Basic block is a series of instructions with a single entry point and a single exit point. The only instruction in a basic block that might modify the control flow is the last instruction.
The rewriter in ps3emu is very conservative. It doesn’t try to understand the call stack and predict where a particular function should return. Instead, every return instruction is treated as a relative branch and the control is transferred back to the interpreter, that decides where the next instruction is. In case the next instruction is at the beginning of a control block, the control again is transferred to x86 code.
PPU code might be either position dependent (the main binary) or position independent (dynamically loaded libraries). The simple shortcut is to fix the base addresses of all the dynamically loaded libraries beforehand. This allows treating all PPU code as position dependent.

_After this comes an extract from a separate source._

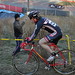 Richard Whitmore Photo 22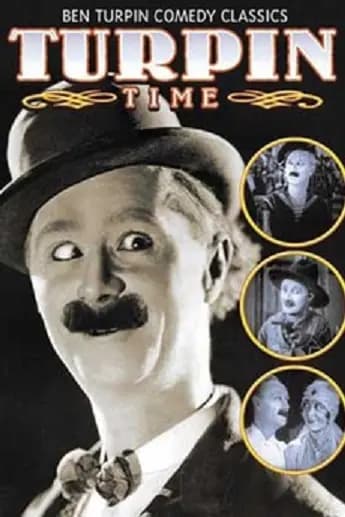 Ten Dollars or Ten Days poster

There is a memory map that is calculated based on the list of system libraries, where a place is reserved for each library. At runtime no matter the order in which libraries are loaded, each one has a fixed base address.

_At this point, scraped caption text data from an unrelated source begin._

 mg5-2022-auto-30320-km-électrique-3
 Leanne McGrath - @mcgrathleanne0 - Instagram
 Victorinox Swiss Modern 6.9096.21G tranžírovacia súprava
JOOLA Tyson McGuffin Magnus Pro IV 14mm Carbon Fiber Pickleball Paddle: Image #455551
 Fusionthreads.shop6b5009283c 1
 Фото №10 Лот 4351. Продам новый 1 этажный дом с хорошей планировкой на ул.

At runtime a map is created that marks every rewritten basic block. When encountering an instruction the interpreter first checks if a corresponding rewritten basic block exists.
A separate map means that the PPU code may be rewritten very aggressively. Even if the rewriter isn’t sure if a sequence of bytes is code, it can still attempt to generate x86 code based on the sequence. If the sequence was indeed data, at runtime the corresponding address will never be consulted in the map, and as such won’t present any problems.
Consider the following basic block
19b14: srwi r9,r7,8 19b18: addi r10,r0,0 19b1c: cmpwi cr7,r9,0 19b20: addi r11,r0,1 19b24: beq cr7,19b8c
Rewritten, is will look like the following C++ code
_RLWINM(0x18u,0x7u,0x8u,0x1fu,0x9u,0x0u); _ADDI(0x0u,0,0xau); _CMPI(0x9u,0x0u,0,0x7u); _ADDI(0x0u,1,0xbu); _BC(0x0u,0x1u,0x1u,0x0u,0x1eu,0x0u,0x19b8cu,0x19b24u);
After compilation it will become
rorx eax, [rbx+198h], 8 and eax, 0FFFFFFh mov esi, eax mov [rbx+1A8h], rsi mov qword ptr [rbx+1B0h], 0 setnz al movzx eax, al lea eax, [rax+rax+2] mov edx, [rbx+574h] and edx, 0FFFFFFF1h or eax, edx mov [rbx+574h], eax mov qword ptr [rbx+1B8h], 1 test al, 2 jnz _0x19b8cu
Even without further optimizations, the resulting x86 block has similar performance to the initial PowerPC block.
Problematic are the load/store instructions due to the implementation of atomics on PowerPC. For more information see Memory model.
SPU code is mostly position dependent with a notable exception: SPURS Jobs. Those are not guaranteed to be loaded at a particular base address. Even though there is a way to predict their placement for a particular version of the SPURS library, right now the position dependent code is rewritten using a different (slower) technique.
The rewriter takes advantage of the fact that code and data are always separate and never interleave in an SPU binary.
Assuming the PS3 PPU binary is called
a.elf, first rewrite it into C++
ps3tool rewrite --elf a.elf --cpp a.cpp
Then compile it using the generated
ninja -f a.cpp.ninja
Then pass the generated
a.cpp.x86.so to ps3run.
The process for SPU is similar, just add the
--spu argument to ps3tool rewrite. Every embedded SPU binary will be discovered and rewritten.